Je crois que c’est à cette occasion que mon père me raconta une autre belle histoire qui avait rapport aussi à l’intelligence ou à l’instinct des chevaux. Une belle jument avait été vendue pour… qu’importe la raison ! Elle avait quitté la ferme pour un autre village. Un an après, alors qu’elle était grosse, elle avait déserté la maison de son nouveau maître pour revenir chez son ancien propriétaire et faire là son poulain. Cela se passait à Tavaux dans une vieille ferme près de la gare…

        

 Revenons à mes dix ans et à mes chevaux : le sujet me semble inépuisable.

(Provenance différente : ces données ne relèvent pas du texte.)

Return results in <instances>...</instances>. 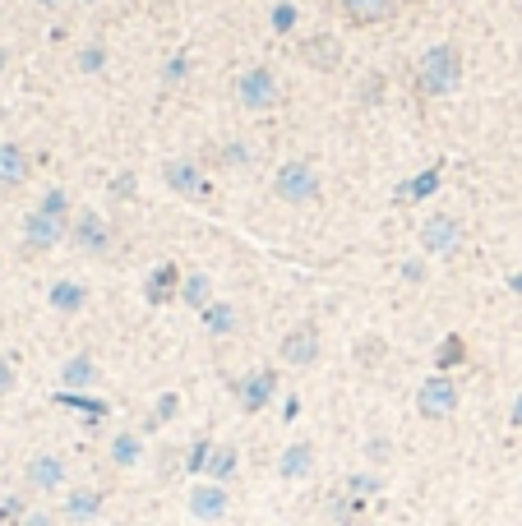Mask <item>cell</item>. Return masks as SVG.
<instances>
[{
    "instance_id": "1",
    "label": "cell",
    "mask_w": 522,
    "mask_h": 526,
    "mask_svg": "<svg viewBox=\"0 0 522 526\" xmlns=\"http://www.w3.org/2000/svg\"><path fill=\"white\" fill-rule=\"evenodd\" d=\"M416 93L421 97H449L462 84V51L453 42H439L416 60Z\"/></svg>"
},
{
    "instance_id": "2",
    "label": "cell",
    "mask_w": 522,
    "mask_h": 526,
    "mask_svg": "<svg viewBox=\"0 0 522 526\" xmlns=\"http://www.w3.org/2000/svg\"><path fill=\"white\" fill-rule=\"evenodd\" d=\"M70 231V217H65V199L61 194H51L47 204L37 208L33 217H28V227H24V245L28 250H51L56 240Z\"/></svg>"
},
{
    "instance_id": "3",
    "label": "cell",
    "mask_w": 522,
    "mask_h": 526,
    "mask_svg": "<svg viewBox=\"0 0 522 526\" xmlns=\"http://www.w3.org/2000/svg\"><path fill=\"white\" fill-rule=\"evenodd\" d=\"M236 97H241V107H250V111H273L282 102L278 74L264 70V65H250V70H241V79H236Z\"/></svg>"
},
{
    "instance_id": "4",
    "label": "cell",
    "mask_w": 522,
    "mask_h": 526,
    "mask_svg": "<svg viewBox=\"0 0 522 526\" xmlns=\"http://www.w3.org/2000/svg\"><path fill=\"white\" fill-rule=\"evenodd\" d=\"M416 411H421L425 420H444L458 411V383L449 379V374H430V379L416 388Z\"/></svg>"
},
{
    "instance_id": "5",
    "label": "cell",
    "mask_w": 522,
    "mask_h": 526,
    "mask_svg": "<svg viewBox=\"0 0 522 526\" xmlns=\"http://www.w3.org/2000/svg\"><path fill=\"white\" fill-rule=\"evenodd\" d=\"M462 240H467V231H462V222L449 213H435L421 222V250L425 254H444V259H449V254L462 250Z\"/></svg>"
},
{
    "instance_id": "6",
    "label": "cell",
    "mask_w": 522,
    "mask_h": 526,
    "mask_svg": "<svg viewBox=\"0 0 522 526\" xmlns=\"http://www.w3.org/2000/svg\"><path fill=\"white\" fill-rule=\"evenodd\" d=\"M282 365H296V370H310L319 360V328L315 323H296L292 333L282 337V347H278Z\"/></svg>"
},
{
    "instance_id": "7",
    "label": "cell",
    "mask_w": 522,
    "mask_h": 526,
    "mask_svg": "<svg viewBox=\"0 0 522 526\" xmlns=\"http://www.w3.org/2000/svg\"><path fill=\"white\" fill-rule=\"evenodd\" d=\"M273 190L287 199V204H310V199H319V176L305 162H287V167L278 171V185Z\"/></svg>"
},
{
    "instance_id": "8",
    "label": "cell",
    "mask_w": 522,
    "mask_h": 526,
    "mask_svg": "<svg viewBox=\"0 0 522 526\" xmlns=\"http://www.w3.org/2000/svg\"><path fill=\"white\" fill-rule=\"evenodd\" d=\"M301 60L310 65V70L328 74V70H338V60H342V42L333 33H315V37H305L301 42Z\"/></svg>"
},
{
    "instance_id": "9",
    "label": "cell",
    "mask_w": 522,
    "mask_h": 526,
    "mask_svg": "<svg viewBox=\"0 0 522 526\" xmlns=\"http://www.w3.org/2000/svg\"><path fill=\"white\" fill-rule=\"evenodd\" d=\"M342 14L356 28H375V24H389L398 14V0H342Z\"/></svg>"
},
{
    "instance_id": "10",
    "label": "cell",
    "mask_w": 522,
    "mask_h": 526,
    "mask_svg": "<svg viewBox=\"0 0 522 526\" xmlns=\"http://www.w3.org/2000/svg\"><path fill=\"white\" fill-rule=\"evenodd\" d=\"M70 231H74V245H79V250H88V254H107L111 250V231L102 227L98 213H79Z\"/></svg>"
},
{
    "instance_id": "11",
    "label": "cell",
    "mask_w": 522,
    "mask_h": 526,
    "mask_svg": "<svg viewBox=\"0 0 522 526\" xmlns=\"http://www.w3.org/2000/svg\"><path fill=\"white\" fill-rule=\"evenodd\" d=\"M273 393H278V374L273 370H255L241 379V407L245 411H264L268 402H273Z\"/></svg>"
},
{
    "instance_id": "12",
    "label": "cell",
    "mask_w": 522,
    "mask_h": 526,
    "mask_svg": "<svg viewBox=\"0 0 522 526\" xmlns=\"http://www.w3.org/2000/svg\"><path fill=\"white\" fill-rule=\"evenodd\" d=\"M190 513H195L199 522H218V517L227 513V490H222L218 480H213V485H195V490H190Z\"/></svg>"
},
{
    "instance_id": "13",
    "label": "cell",
    "mask_w": 522,
    "mask_h": 526,
    "mask_svg": "<svg viewBox=\"0 0 522 526\" xmlns=\"http://www.w3.org/2000/svg\"><path fill=\"white\" fill-rule=\"evenodd\" d=\"M28 176H33V162H28L24 148H19V144H0V185H5V190H19Z\"/></svg>"
},
{
    "instance_id": "14",
    "label": "cell",
    "mask_w": 522,
    "mask_h": 526,
    "mask_svg": "<svg viewBox=\"0 0 522 526\" xmlns=\"http://www.w3.org/2000/svg\"><path fill=\"white\" fill-rule=\"evenodd\" d=\"M28 485H33V490H61L65 485V462L61 457H51V453L33 457V462H28Z\"/></svg>"
},
{
    "instance_id": "15",
    "label": "cell",
    "mask_w": 522,
    "mask_h": 526,
    "mask_svg": "<svg viewBox=\"0 0 522 526\" xmlns=\"http://www.w3.org/2000/svg\"><path fill=\"white\" fill-rule=\"evenodd\" d=\"M310 471H315V448H310V443H292L278 462V476L282 480H305Z\"/></svg>"
},
{
    "instance_id": "16",
    "label": "cell",
    "mask_w": 522,
    "mask_h": 526,
    "mask_svg": "<svg viewBox=\"0 0 522 526\" xmlns=\"http://www.w3.org/2000/svg\"><path fill=\"white\" fill-rule=\"evenodd\" d=\"M102 513V490H74L65 499V522H93Z\"/></svg>"
},
{
    "instance_id": "17",
    "label": "cell",
    "mask_w": 522,
    "mask_h": 526,
    "mask_svg": "<svg viewBox=\"0 0 522 526\" xmlns=\"http://www.w3.org/2000/svg\"><path fill=\"white\" fill-rule=\"evenodd\" d=\"M167 185L176 194H190V199L204 194V180H199V171L190 167V162H167Z\"/></svg>"
},
{
    "instance_id": "18",
    "label": "cell",
    "mask_w": 522,
    "mask_h": 526,
    "mask_svg": "<svg viewBox=\"0 0 522 526\" xmlns=\"http://www.w3.org/2000/svg\"><path fill=\"white\" fill-rule=\"evenodd\" d=\"M176 282H181V273H176V268H171V263H162L158 273L148 277L144 296L153 300V305H162V300H171V296H176Z\"/></svg>"
},
{
    "instance_id": "19",
    "label": "cell",
    "mask_w": 522,
    "mask_h": 526,
    "mask_svg": "<svg viewBox=\"0 0 522 526\" xmlns=\"http://www.w3.org/2000/svg\"><path fill=\"white\" fill-rule=\"evenodd\" d=\"M439 176H444V167H430V171H421V176L412 180V185H402L398 190V204H412V199H425V194L439 185Z\"/></svg>"
},
{
    "instance_id": "20",
    "label": "cell",
    "mask_w": 522,
    "mask_h": 526,
    "mask_svg": "<svg viewBox=\"0 0 522 526\" xmlns=\"http://www.w3.org/2000/svg\"><path fill=\"white\" fill-rule=\"evenodd\" d=\"M181 296H185V305H195V310H208V296H213V282H208L204 273H190L181 282Z\"/></svg>"
},
{
    "instance_id": "21",
    "label": "cell",
    "mask_w": 522,
    "mask_h": 526,
    "mask_svg": "<svg viewBox=\"0 0 522 526\" xmlns=\"http://www.w3.org/2000/svg\"><path fill=\"white\" fill-rule=\"evenodd\" d=\"M204 471H208V476H213V480L222 485V480H227L231 471H236V448H231V443L213 448V453H208V462H204Z\"/></svg>"
},
{
    "instance_id": "22",
    "label": "cell",
    "mask_w": 522,
    "mask_h": 526,
    "mask_svg": "<svg viewBox=\"0 0 522 526\" xmlns=\"http://www.w3.org/2000/svg\"><path fill=\"white\" fill-rule=\"evenodd\" d=\"M84 287H79V282H56V287H51V305H56V310H79V305H84Z\"/></svg>"
},
{
    "instance_id": "23",
    "label": "cell",
    "mask_w": 522,
    "mask_h": 526,
    "mask_svg": "<svg viewBox=\"0 0 522 526\" xmlns=\"http://www.w3.org/2000/svg\"><path fill=\"white\" fill-rule=\"evenodd\" d=\"M93 379H98V365L88 356H74L70 365H65V383H70V388H84V383H93Z\"/></svg>"
},
{
    "instance_id": "24",
    "label": "cell",
    "mask_w": 522,
    "mask_h": 526,
    "mask_svg": "<svg viewBox=\"0 0 522 526\" xmlns=\"http://www.w3.org/2000/svg\"><path fill=\"white\" fill-rule=\"evenodd\" d=\"M111 457H116V467H134V462H139V439H134V434H121V439L111 443Z\"/></svg>"
},
{
    "instance_id": "25",
    "label": "cell",
    "mask_w": 522,
    "mask_h": 526,
    "mask_svg": "<svg viewBox=\"0 0 522 526\" xmlns=\"http://www.w3.org/2000/svg\"><path fill=\"white\" fill-rule=\"evenodd\" d=\"M435 360L444 365V370H449V365H458V360H467V342H462V337H444V342H439V351H435Z\"/></svg>"
},
{
    "instance_id": "26",
    "label": "cell",
    "mask_w": 522,
    "mask_h": 526,
    "mask_svg": "<svg viewBox=\"0 0 522 526\" xmlns=\"http://www.w3.org/2000/svg\"><path fill=\"white\" fill-rule=\"evenodd\" d=\"M204 319H208V333H231L236 314H231V305H208Z\"/></svg>"
},
{
    "instance_id": "27",
    "label": "cell",
    "mask_w": 522,
    "mask_h": 526,
    "mask_svg": "<svg viewBox=\"0 0 522 526\" xmlns=\"http://www.w3.org/2000/svg\"><path fill=\"white\" fill-rule=\"evenodd\" d=\"M352 490H356V494H375L379 480H375V476H352Z\"/></svg>"
},
{
    "instance_id": "28",
    "label": "cell",
    "mask_w": 522,
    "mask_h": 526,
    "mask_svg": "<svg viewBox=\"0 0 522 526\" xmlns=\"http://www.w3.org/2000/svg\"><path fill=\"white\" fill-rule=\"evenodd\" d=\"M10 388H14V370L0 360V393H10Z\"/></svg>"
},
{
    "instance_id": "29",
    "label": "cell",
    "mask_w": 522,
    "mask_h": 526,
    "mask_svg": "<svg viewBox=\"0 0 522 526\" xmlns=\"http://www.w3.org/2000/svg\"><path fill=\"white\" fill-rule=\"evenodd\" d=\"M273 19H278V28L287 33V28H292V5H278V14H273Z\"/></svg>"
},
{
    "instance_id": "30",
    "label": "cell",
    "mask_w": 522,
    "mask_h": 526,
    "mask_svg": "<svg viewBox=\"0 0 522 526\" xmlns=\"http://www.w3.org/2000/svg\"><path fill=\"white\" fill-rule=\"evenodd\" d=\"M509 420H513V425H518V430H522V393H518V402H513V411H509Z\"/></svg>"
},
{
    "instance_id": "31",
    "label": "cell",
    "mask_w": 522,
    "mask_h": 526,
    "mask_svg": "<svg viewBox=\"0 0 522 526\" xmlns=\"http://www.w3.org/2000/svg\"><path fill=\"white\" fill-rule=\"evenodd\" d=\"M28 526H51V517H42V513H33V517H28Z\"/></svg>"
},
{
    "instance_id": "32",
    "label": "cell",
    "mask_w": 522,
    "mask_h": 526,
    "mask_svg": "<svg viewBox=\"0 0 522 526\" xmlns=\"http://www.w3.org/2000/svg\"><path fill=\"white\" fill-rule=\"evenodd\" d=\"M42 5H61V0H42Z\"/></svg>"
},
{
    "instance_id": "33",
    "label": "cell",
    "mask_w": 522,
    "mask_h": 526,
    "mask_svg": "<svg viewBox=\"0 0 522 526\" xmlns=\"http://www.w3.org/2000/svg\"><path fill=\"white\" fill-rule=\"evenodd\" d=\"M84 5H98V0H84Z\"/></svg>"
}]
</instances>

Très souvent il fallait s’occuper de leurs blessures. Ils portaient tous des colliers bourrés de crin faits sur mesure, mais pendant les grandes chaleurs, et aux endroits de frottements, en particulier aux épaules, il se produisait des plaies mettant la chair à nu. Il fallait plusieurs fois par jour y mettre des pommades.

        

Dans le courant de l’été, on badigeonnait les chevaux au « chasse-mouches », liquide marron huileux qui sentait très mauvais, mais qui les préservait un peu des piqûres des mouches et surtout des taons que nous appelions alors des « tavins ». J’ai connu un homme au village qui mangeait les têtes de ces grosses mouches en disant que c’était très bon et que ça donnait des forces.

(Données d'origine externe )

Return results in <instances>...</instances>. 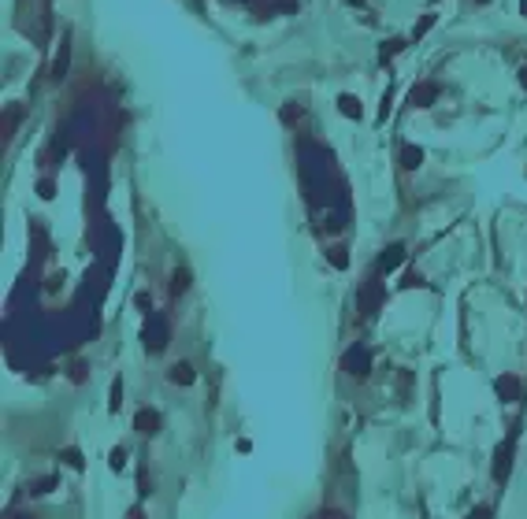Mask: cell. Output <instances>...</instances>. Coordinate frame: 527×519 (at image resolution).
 Listing matches in <instances>:
<instances>
[{"label":"cell","instance_id":"1","mask_svg":"<svg viewBox=\"0 0 527 519\" xmlns=\"http://www.w3.org/2000/svg\"><path fill=\"white\" fill-rule=\"evenodd\" d=\"M134 427H138V434H156V430H160V412L141 408V412L134 415Z\"/></svg>","mask_w":527,"mask_h":519},{"label":"cell","instance_id":"2","mask_svg":"<svg viewBox=\"0 0 527 519\" xmlns=\"http://www.w3.org/2000/svg\"><path fill=\"white\" fill-rule=\"evenodd\" d=\"M494 390L501 393L505 401H516V397H520V379H512V375H501V379L494 382Z\"/></svg>","mask_w":527,"mask_h":519},{"label":"cell","instance_id":"3","mask_svg":"<svg viewBox=\"0 0 527 519\" xmlns=\"http://www.w3.org/2000/svg\"><path fill=\"white\" fill-rule=\"evenodd\" d=\"M368 353H360V349H349V356H345V367H349L353 375H368Z\"/></svg>","mask_w":527,"mask_h":519},{"label":"cell","instance_id":"4","mask_svg":"<svg viewBox=\"0 0 527 519\" xmlns=\"http://www.w3.org/2000/svg\"><path fill=\"white\" fill-rule=\"evenodd\" d=\"M193 379H197V375H193L190 364H175V367H171V382H178V386H193Z\"/></svg>","mask_w":527,"mask_h":519},{"label":"cell","instance_id":"5","mask_svg":"<svg viewBox=\"0 0 527 519\" xmlns=\"http://www.w3.org/2000/svg\"><path fill=\"white\" fill-rule=\"evenodd\" d=\"M401 245H393V249H386V256H382V271H393V267H398V263H401Z\"/></svg>","mask_w":527,"mask_h":519},{"label":"cell","instance_id":"6","mask_svg":"<svg viewBox=\"0 0 527 519\" xmlns=\"http://www.w3.org/2000/svg\"><path fill=\"white\" fill-rule=\"evenodd\" d=\"M63 460H67V467H74V471H82V467H86V460H82V452L78 449H63Z\"/></svg>","mask_w":527,"mask_h":519},{"label":"cell","instance_id":"7","mask_svg":"<svg viewBox=\"0 0 527 519\" xmlns=\"http://www.w3.org/2000/svg\"><path fill=\"white\" fill-rule=\"evenodd\" d=\"M108 464H111V471H123V467H126V449L115 445V449H111V460H108Z\"/></svg>","mask_w":527,"mask_h":519},{"label":"cell","instance_id":"8","mask_svg":"<svg viewBox=\"0 0 527 519\" xmlns=\"http://www.w3.org/2000/svg\"><path fill=\"white\" fill-rule=\"evenodd\" d=\"M119 397H123V382L115 379V382H111V401H108V408H111V412H119Z\"/></svg>","mask_w":527,"mask_h":519},{"label":"cell","instance_id":"9","mask_svg":"<svg viewBox=\"0 0 527 519\" xmlns=\"http://www.w3.org/2000/svg\"><path fill=\"white\" fill-rule=\"evenodd\" d=\"M52 486H56V478H41V482H37V486H34V493H49V489H52Z\"/></svg>","mask_w":527,"mask_h":519},{"label":"cell","instance_id":"10","mask_svg":"<svg viewBox=\"0 0 527 519\" xmlns=\"http://www.w3.org/2000/svg\"><path fill=\"white\" fill-rule=\"evenodd\" d=\"M342 111H345V115H356V100L353 97H342Z\"/></svg>","mask_w":527,"mask_h":519},{"label":"cell","instance_id":"11","mask_svg":"<svg viewBox=\"0 0 527 519\" xmlns=\"http://www.w3.org/2000/svg\"><path fill=\"white\" fill-rule=\"evenodd\" d=\"M420 163V152H416V148H409V152H405V167H416Z\"/></svg>","mask_w":527,"mask_h":519},{"label":"cell","instance_id":"12","mask_svg":"<svg viewBox=\"0 0 527 519\" xmlns=\"http://www.w3.org/2000/svg\"><path fill=\"white\" fill-rule=\"evenodd\" d=\"M468 519H490V508H475V512L468 515Z\"/></svg>","mask_w":527,"mask_h":519},{"label":"cell","instance_id":"13","mask_svg":"<svg viewBox=\"0 0 527 519\" xmlns=\"http://www.w3.org/2000/svg\"><path fill=\"white\" fill-rule=\"evenodd\" d=\"M130 519H141V512H134V515H130Z\"/></svg>","mask_w":527,"mask_h":519}]
</instances>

         Ma sœur Geneviève, du haut de ses  huit ans nous voyait badigeonner les chevaux avec ce liquide marron qu’elle devait prendre pour de la peinture. Un jour qu’elle était seule dans la cour, elle prit le pinceau trempant dans cette mixture et peignit avec application un beau baromètre thermomètre monté sur du bois verni clair. Elle croyait bien faire en le peignant avec le chasse-mouches. Elle avait dû aussi s’exercer sur la porte de la grange à défaut de pouvoir badigeonner les chevaux. Elle fut surprise de recevoir bien des reproches alors qu’elle attendait des compliments. Aujourd’hui elle peint encore sur bois et fait de la pyrogravure mais c’est une autre histoire.

        

Je pourrais encore vous raconter bien d’autres histoires de chevaux, mais je préfère les regrouper toutes, dans un prochain chapitre où j’évoquerai tous les chevaux de mon enfance.